* **SEITENAUSZUG**:
***

# taz.de -- Ukraineflüchtlinge in Not: Zwei Jahre im Ungewissen
       
       > Viele Kriegsflüchtlinge aus der Ukraine mit anderer Staatsbürgerschaft
       > haben bis heute keinen sicheren Aufenthalt. Das macht ihnen zu schaffen.
       
 (IMG) Bild: Am Hauptbahnhof in Berlin ankommende Ukraine-Flüchtlinge im März 2022
       
       Collin B.* hat Angst. Zwei Jahre nach seiner Flucht aus der Ukraine hat der
       Nigerianer kürzlich Asyl beantragt, damit er nicht abgeschoben wird. Bis
       Kriegsausbruch hat er in Charkiw Software-Engineering studiert – das hätte
       er in Berlin gerne beendet. Doch das Landesamt für Einwanderung (LEA) hat
       seinen Antrag auf Schutzstatus abgelehnt, das Verwaltungsgericht die Klage
       dagegen abgewiesen. B. sagt, er kann nicht zurück. „Sie sind in Nigeria
       hinter mir her, weil ich homosexuell bin. Mein Vater wurde deshalb
       ermordet.“ Der Asylantrag ist seine letzte Chance – aber nur 12 Prozent der
       Anträge aus Nigeria werden anerkannt. „Ich hatte einen Job bei Tesla, habe
       niemandem auf der Tasche gelegen. Warum soll ich gehen“, fragt er.

***

* **AUFGABEN**:
[1] Beantworte diese Fragen zum Artikel über Ukraineflüchtlinge ohne sicheren Aufenthalt:
(a) Wann kamen laut Bildunterschrift die abgebildeten Flüchtlinge am Berliner Hauptbahnhof an?
(b) Welches Fach studierte Collin B. bis Kriegsausbruch in Charkiw?
(c) Wie viel Prozent der Asylanträge aus Nigeria werden anerkannt?
[2] Schreibe den Artikel über Ukraineflüchtlinge ohne sicheren Aufenthalt im selben Ton weiter und beginne nach dem letzten Satz.

* **EXTRAHIERTES MATERIAL**:
***

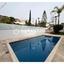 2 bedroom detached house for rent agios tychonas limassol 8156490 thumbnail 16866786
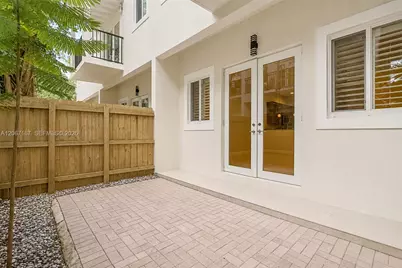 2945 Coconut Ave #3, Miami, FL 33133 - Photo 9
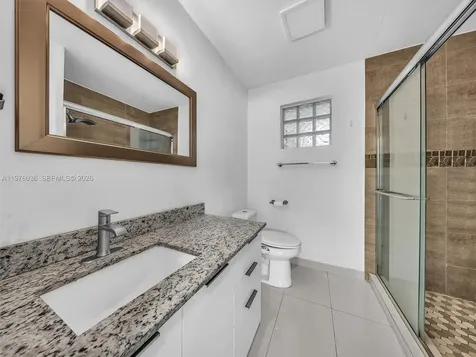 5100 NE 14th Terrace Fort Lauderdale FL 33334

***

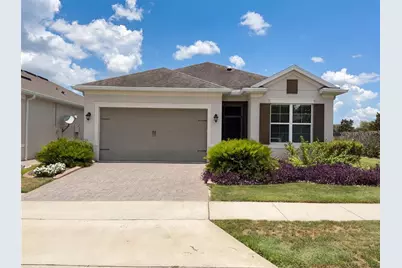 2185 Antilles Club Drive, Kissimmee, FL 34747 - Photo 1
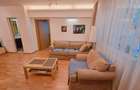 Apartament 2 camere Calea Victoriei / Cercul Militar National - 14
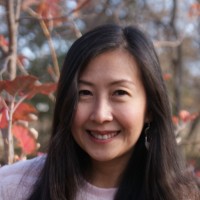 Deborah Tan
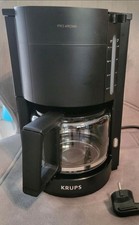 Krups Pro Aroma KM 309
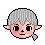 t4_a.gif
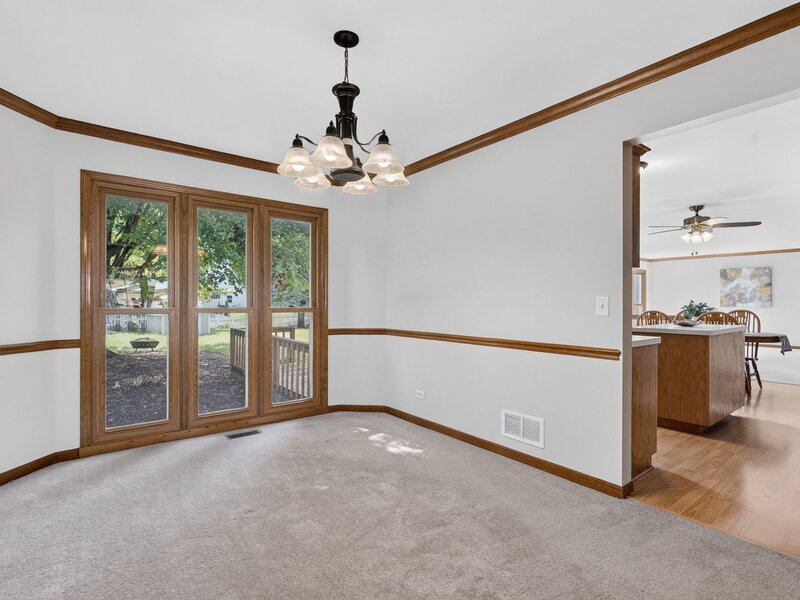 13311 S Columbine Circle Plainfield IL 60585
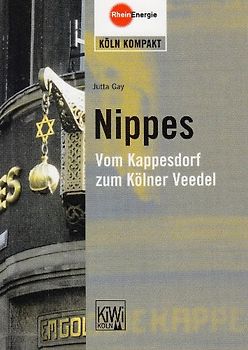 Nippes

***

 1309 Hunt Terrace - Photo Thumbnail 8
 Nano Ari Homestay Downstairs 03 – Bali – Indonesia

***

* **LÖSUNGEN**:
[1]
(a) Im März 2022.
(b) Software-Engineering.
(c) 12 Prozent.

[2]
       
       Über 1.000 Kriegsflüchtlinge aus der Ukraine leben in Berlin nach zwei
       Jahren Krieg mit unsicherem Aufenthaltsstatus. Sie sind sogenannte
       nicht-ukrainische Drittstaatsangehörige, die als ausländische Studierende
       oder Arbeitnehmer in der Ukraine lebten und wie die Ukrainer fliehen
       mussten. Stand Ende Januar haben 1.124 immer noch eine
       „Fiktionsbescheinigung“ (FB), das heißt, das LEA hat über ihren Antrag auf
       Bleiberecht noch nicht entschieden.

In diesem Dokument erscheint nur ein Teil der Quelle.